# WAS ZU TUN IST
1. Auf welchen Wert muss „LocaleName“ laut dem Thread zum Umstellen auf englische Synchro geändert werden?
2. Zähle, in wie vielen Datenzeilen das Wort „nearer“ vorkommt, wobei Groß- und Kleinschreibung zählt. Gib nur die Zahl an.

# TEXTAUSZUG
=-=-=-=-=
# Der 'Spiele auf Englische Synchro umstellen' -Thread



## blaidd (19. April 2011)

Okay, nachdem mich mal wieder eine Deutsche Synchro "erfreut" hat, und mich das dazugehörige Spiel (Need for Speed - Shift 2 Unleashed) ganz besonders beim Versuch die Sprache umzustellen genervt hat, öffne ich jetzt mal einen Threat für all jene, die wie ich lieber auf Englisch spielen, als sich eine total vermurkste Deutsche Synchro anzutun.

Gut, in einem Rennspiel ist es mir normalerweise egal, allzuviel geredet wird da ja üblicherweise nicht, aber grade in Shift 2, wo mir ständig irgendein (mir unbekannter) Promi-Rennfahrer mit seiner 'Nachbars Bubi' Stimme in unglaublich lippenunsynchronen Videos irgendwas verklickert, nervt es mich dann schon.

Vor allem weil ich mir eine Version aus den UK besorgt habe, wie eigentlich immer... Trotzdem installiert sich das Spiel ungefragt auf Deutsch. Okay, sollte ja kein Problem sein, im Vorgänger konnte man die Sprache ja direkt im Menu auswählen. Pustekuchen. Aus irgendeinem völlig hirnrissigem Grund fehlt die Option bei Shift 2. Genausowenig kann man die Sprache per ini, config oder sonstwas einfach per Editor umzustellen. Natürlich schmeißt mir das Installationsprogramm die anderen Sprachen trotzdem auf die Platte. Toll! Ich liebe sowas.

Naja, bevor ich mich weiter aufrege, man kann die Sprache per Registry umstellen. Allerdings nicht im Eintrag von Shift 2, sondern unter den Systemeinstellungen. Prächtig. 
Den Eintrag findet ihr hier:
[ H K E Y _ C U R R E N T _ U S E R \ C o n t r o l   P a n e l \ I n t e r n a t i o n a l ] 
und müßt "LocaleName" von "de-DE" auf "en-US" ändern

Das hat mit hoher Wahrscheinlichkeit Auswirkungen auf andere Programme, deshalb muß man den Eintrag nach dem Zocken wieder auf "de-DE" setzen. Ätzend.
Außer man schreibt sich eine kleine Batch-Datei, die das für einen übernimmt 
Die Datei findet ihr im Anhang, um sie auszuführen braucht man wahrscheinlich Administratorrechte. Ansonsten sollte es keine Probleme geben...
=-=-=-=-=
(Gespeicherte Dateneinträge)
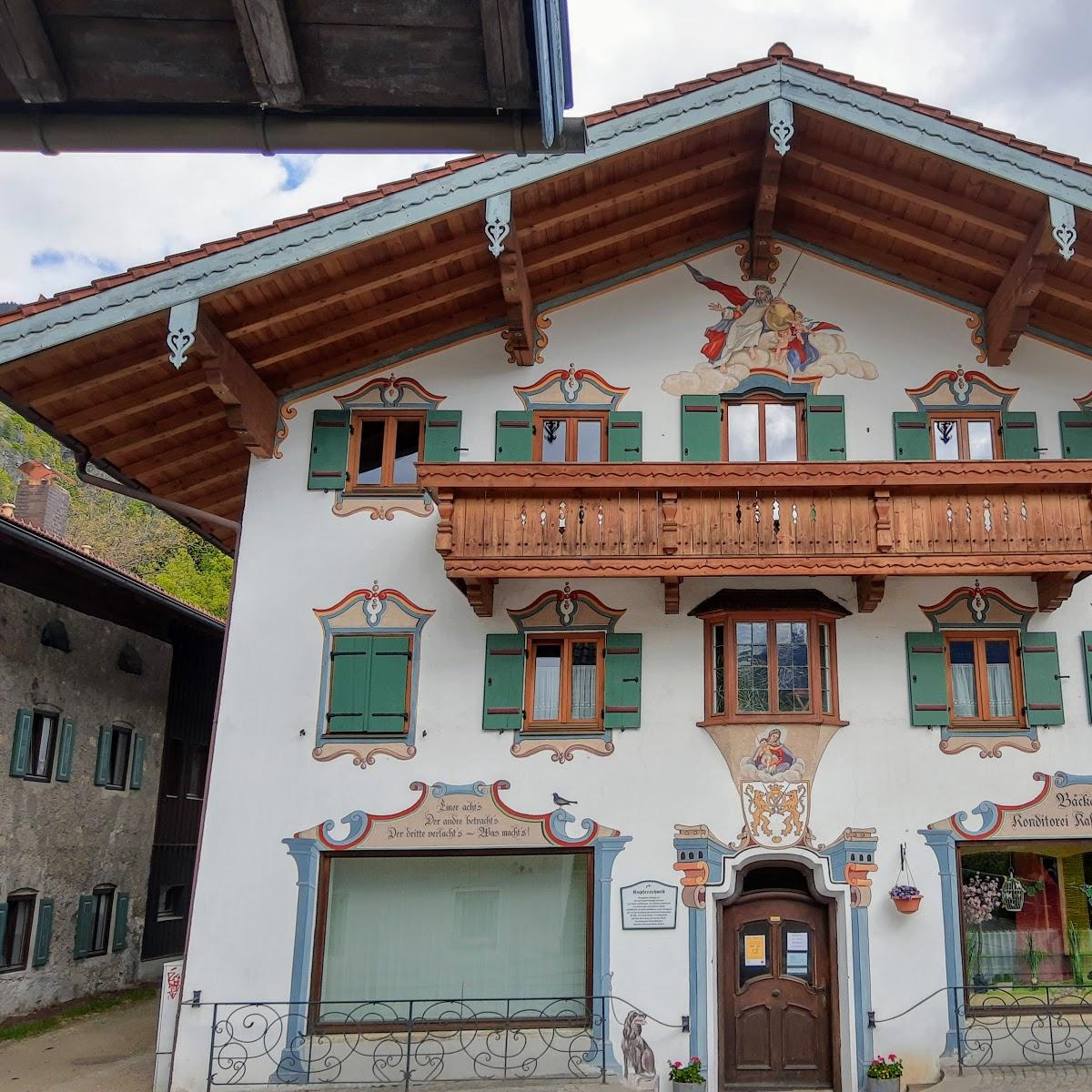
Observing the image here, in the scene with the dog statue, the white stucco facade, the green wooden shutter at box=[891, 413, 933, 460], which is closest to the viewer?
the dog statue

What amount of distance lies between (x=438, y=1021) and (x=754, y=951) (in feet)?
11.6

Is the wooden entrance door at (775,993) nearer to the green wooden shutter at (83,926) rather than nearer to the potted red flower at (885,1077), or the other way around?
the potted red flower at (885,1077)

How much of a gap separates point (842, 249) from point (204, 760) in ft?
48.8

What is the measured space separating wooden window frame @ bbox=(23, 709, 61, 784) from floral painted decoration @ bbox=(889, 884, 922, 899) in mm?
11323

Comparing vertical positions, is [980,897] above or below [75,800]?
below

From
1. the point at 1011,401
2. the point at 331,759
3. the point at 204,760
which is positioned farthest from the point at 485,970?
the point at 204,760

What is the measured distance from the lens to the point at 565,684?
13.5 m

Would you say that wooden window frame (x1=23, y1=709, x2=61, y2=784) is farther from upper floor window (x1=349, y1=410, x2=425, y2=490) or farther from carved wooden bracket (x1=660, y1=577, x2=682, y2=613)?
carved wooden bracket (x1=660, y1=577, x2=682, y2=613)

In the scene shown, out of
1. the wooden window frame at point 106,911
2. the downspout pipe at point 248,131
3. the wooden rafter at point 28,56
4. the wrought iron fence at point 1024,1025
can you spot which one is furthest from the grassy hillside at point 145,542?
the wooden rafter at point 28,56

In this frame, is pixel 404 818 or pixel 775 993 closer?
pixel 775 993

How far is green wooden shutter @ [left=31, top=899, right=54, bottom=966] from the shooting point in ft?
53.4

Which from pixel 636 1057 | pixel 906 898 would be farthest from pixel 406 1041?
pixel 906 898

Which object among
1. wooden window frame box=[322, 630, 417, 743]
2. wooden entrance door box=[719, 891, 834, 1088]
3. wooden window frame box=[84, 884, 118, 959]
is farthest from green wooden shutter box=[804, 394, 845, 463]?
wooden window frame box=[84, 884, 118, 959]

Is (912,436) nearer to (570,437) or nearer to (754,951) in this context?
(570,437)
=-=-=-=-=
# DIE LÖSUNGEN
1. Auf „en-US“ (statt „de-DE“).

2. 2